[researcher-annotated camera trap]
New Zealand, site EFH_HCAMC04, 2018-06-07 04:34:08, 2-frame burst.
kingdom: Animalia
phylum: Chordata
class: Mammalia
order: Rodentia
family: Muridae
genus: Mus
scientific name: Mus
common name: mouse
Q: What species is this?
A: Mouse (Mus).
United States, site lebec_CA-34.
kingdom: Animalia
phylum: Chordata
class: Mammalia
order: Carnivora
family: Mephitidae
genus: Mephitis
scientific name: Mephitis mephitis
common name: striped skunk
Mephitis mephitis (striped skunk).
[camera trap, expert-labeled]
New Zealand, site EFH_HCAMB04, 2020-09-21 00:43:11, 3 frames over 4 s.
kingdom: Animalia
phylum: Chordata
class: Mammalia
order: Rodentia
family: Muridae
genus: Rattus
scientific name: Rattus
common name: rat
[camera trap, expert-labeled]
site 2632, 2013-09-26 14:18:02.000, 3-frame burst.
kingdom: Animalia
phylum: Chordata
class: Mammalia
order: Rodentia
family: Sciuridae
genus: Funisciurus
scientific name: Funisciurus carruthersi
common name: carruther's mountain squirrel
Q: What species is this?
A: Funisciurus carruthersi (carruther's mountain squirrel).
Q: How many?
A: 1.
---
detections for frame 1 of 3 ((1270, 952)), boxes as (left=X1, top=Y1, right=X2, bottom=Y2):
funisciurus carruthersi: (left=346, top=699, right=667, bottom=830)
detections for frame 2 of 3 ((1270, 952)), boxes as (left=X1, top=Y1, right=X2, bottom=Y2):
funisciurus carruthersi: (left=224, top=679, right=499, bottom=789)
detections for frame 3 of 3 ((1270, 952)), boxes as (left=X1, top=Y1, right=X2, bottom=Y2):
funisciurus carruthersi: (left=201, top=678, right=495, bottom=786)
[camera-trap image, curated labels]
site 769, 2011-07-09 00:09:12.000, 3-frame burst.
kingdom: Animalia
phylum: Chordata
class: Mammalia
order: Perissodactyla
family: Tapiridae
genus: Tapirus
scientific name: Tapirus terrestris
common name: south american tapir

-- TASK --
Give back the entire listing, line for line, exactly as it stands.

-- EXERCISE RESULT --
[researcher-annotated camera trap]
New Zealand, site EFH_HCAMC04, 2018-06-07 04:34:08, 2-frame burst.
kingdom: Animalia
phylum: Chordata
class: Mammalia
order: Rodentia
family: Muridae
genus: Mus
scientific name: Mus
common name: mouse
Q: What species is this?
A: Mouse (Mus).
United States, site lebec_CA-34.
kingdom: Animalia
phylum: Chordata
class: Mammalia
order: Carnivora
family: Mephitidae
genus: Mephitis
scientific name: Mephitis mephitis
common name: striped skunk
Mephitis mephitis (striped skunk).
[camera trap, expert-labeled]
New Zealand, site EFH_HCAMB04, 2020-09-21 00:43:11, 3 frames over 4 s.
kingdom: Animalia
phylum: Chordata
class: Mammalia
order: Rodentia
family: Muridae
genus: Rattus
scientific name: Rattus
common name: rat
[camera trap, expert-labeled]
site 2632, 2013-09-26 14:18:02.000, 3-frame burst.
kingdom: Animalia
phylum: Chordata
class: Mammalia
order: Rodentia
family: Sciuridae
genus: Funisciurus
scientific name: Funisciurus carruthersi
common name: carruther's mountain squirrel
Q: What species is this?
A: Funisciurus carruthersi (carruther's mountain squirrel).
Q: How many?
A: 1.
---
detections for frame 1 of 3 ((1270, 952)), boxes as (left=X1, top=Y1, right=X2, bottom=Y2):
funisciurus carruthersi: (left=346, top=699, right=667, bottom=830)
detections for frame 2 of 3 ((1270, 952)), boxes as (left=X1, top=Y1, right=X2, bottom=Y2):
funisciurus carruthersi: (left=224, top=679, right=499, bottom=789)
detections for frame 3 of 3 ((1270, 952)), boxes as (left=X1, top=Y1, right=X2, bottom=Y2):
funisciurus carruthersi: (left=201, top=678, right=495, bottom=786)
[camera-trap image, curated labels]
site 769, 2011-07-09 00:09:12.000, 3-frame burst.
kingdom: Animalia
phylum: Chordata
class: Mammalia
order: Perissodactyla
family: Tapiridae
genus: Tapirus
scientific name: Tapirus terrestris
common name: south american tapir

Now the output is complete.